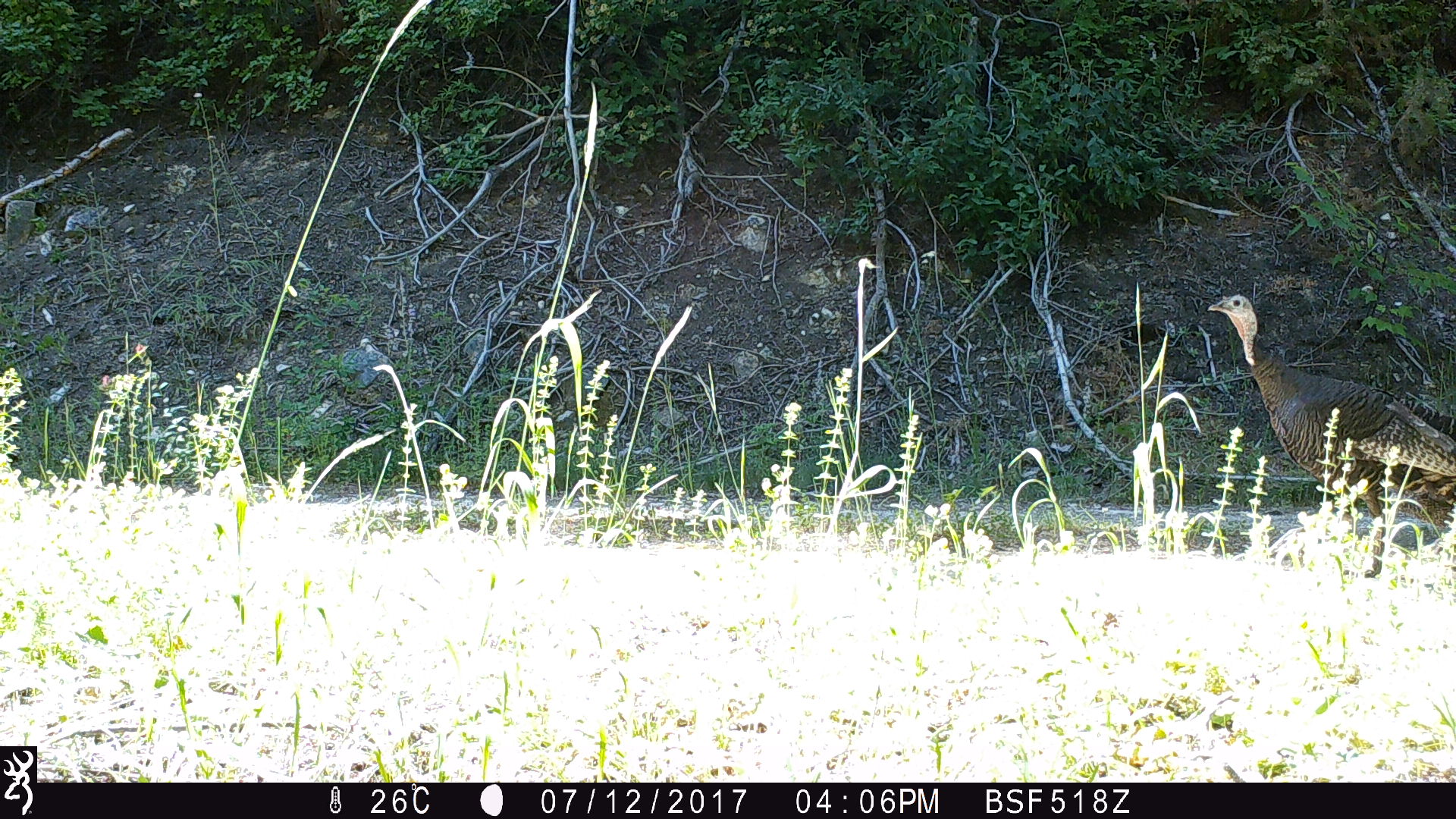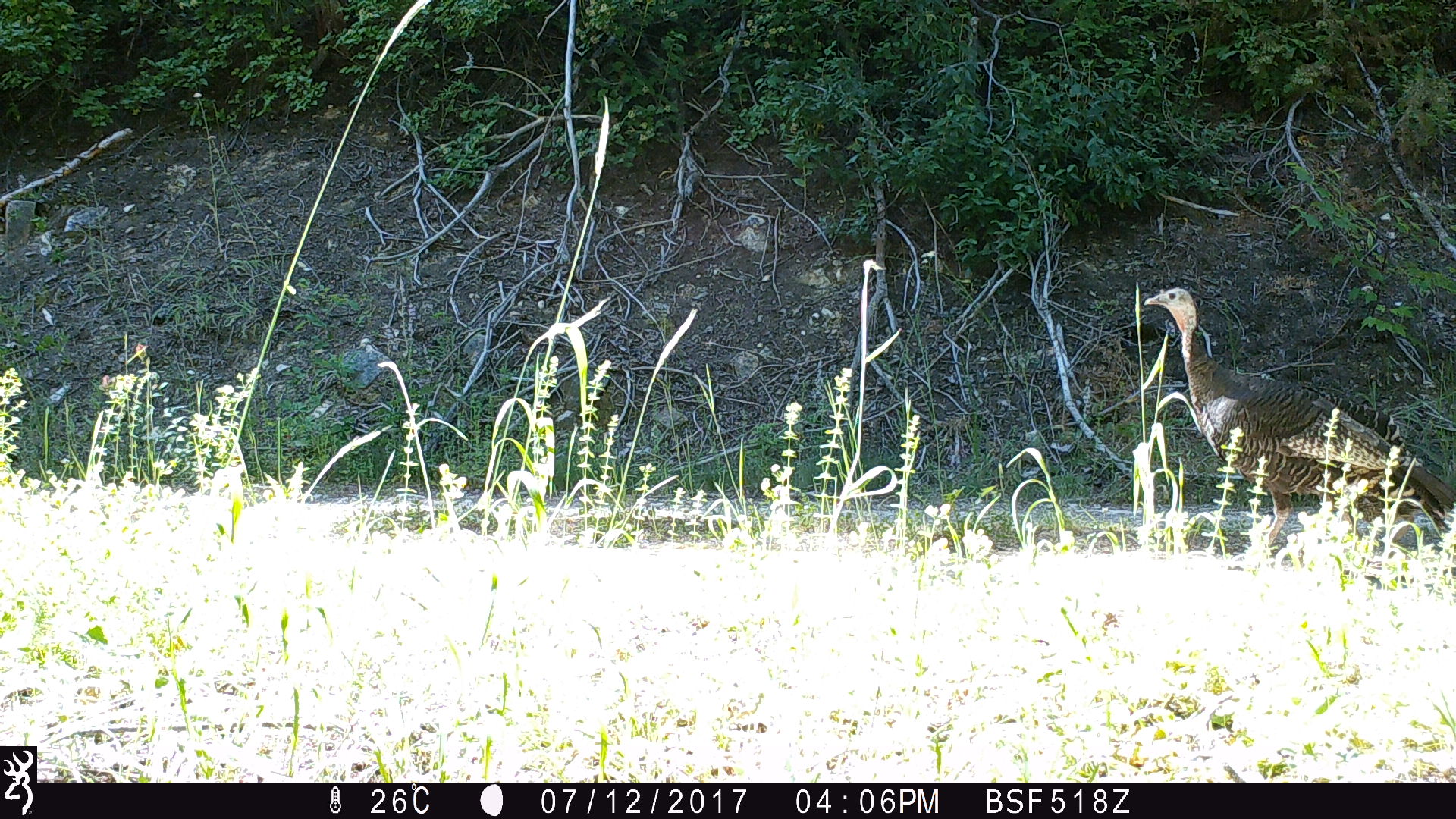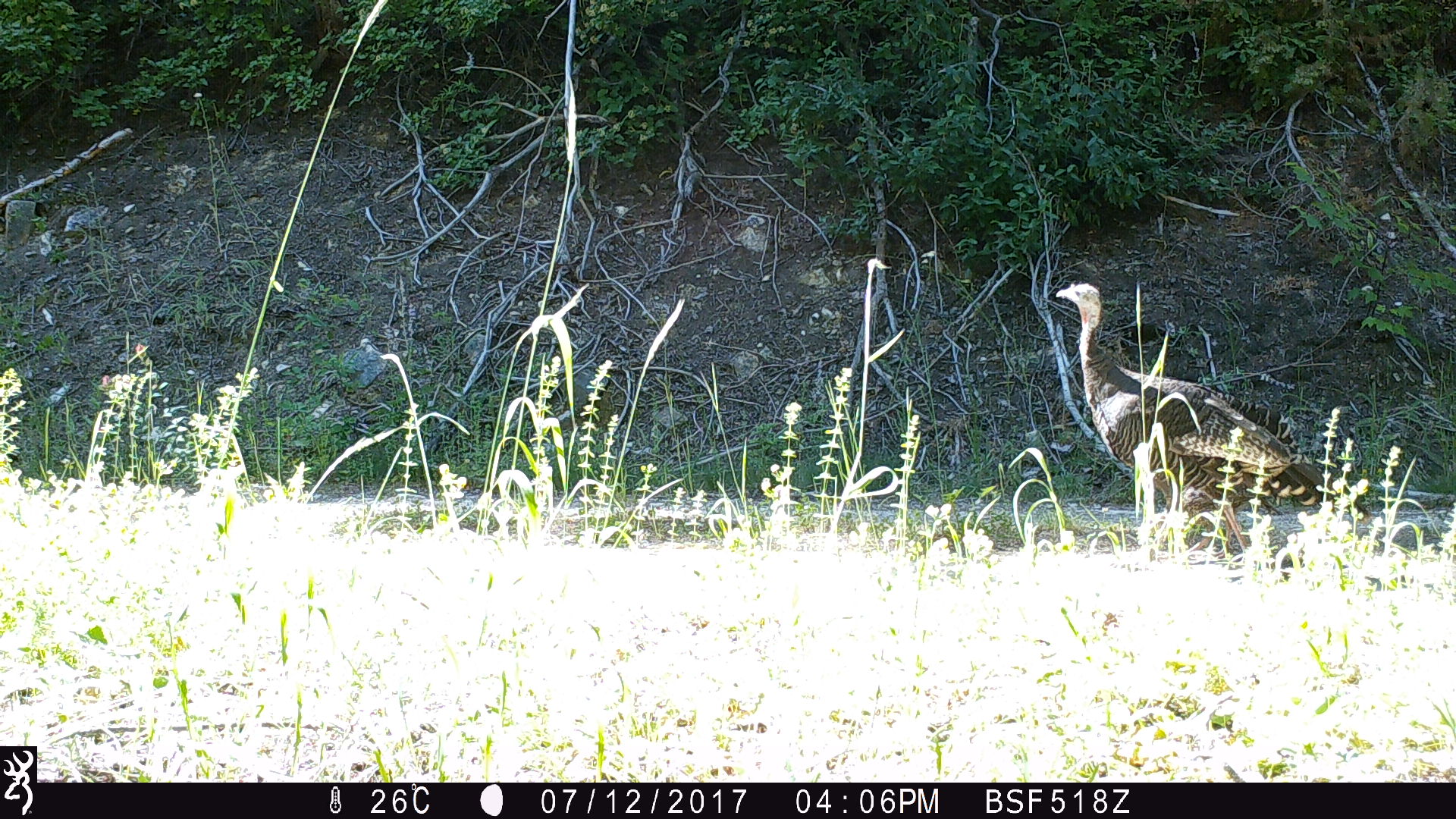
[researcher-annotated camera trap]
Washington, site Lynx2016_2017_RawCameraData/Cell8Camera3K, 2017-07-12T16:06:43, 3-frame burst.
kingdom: Animalia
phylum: Chordata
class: Aves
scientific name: Aves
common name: birds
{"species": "Aves (birds)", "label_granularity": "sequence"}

· · · · ·

Could you set down the material above word for word while dropping its pictures?

Written response —
[researcher-annotated camera trap]
Washington, site Lynx2016_2017_RawCameraData/Cell8Camera3K, 2017-07-12T16:06:43, 3-frame burst.
kingdom: Animalia
phylum: Chordata
class: Aves
scientific name: Aves
common name: birds
{"species": "Aves (birds)", "label_granularity": "sequence"}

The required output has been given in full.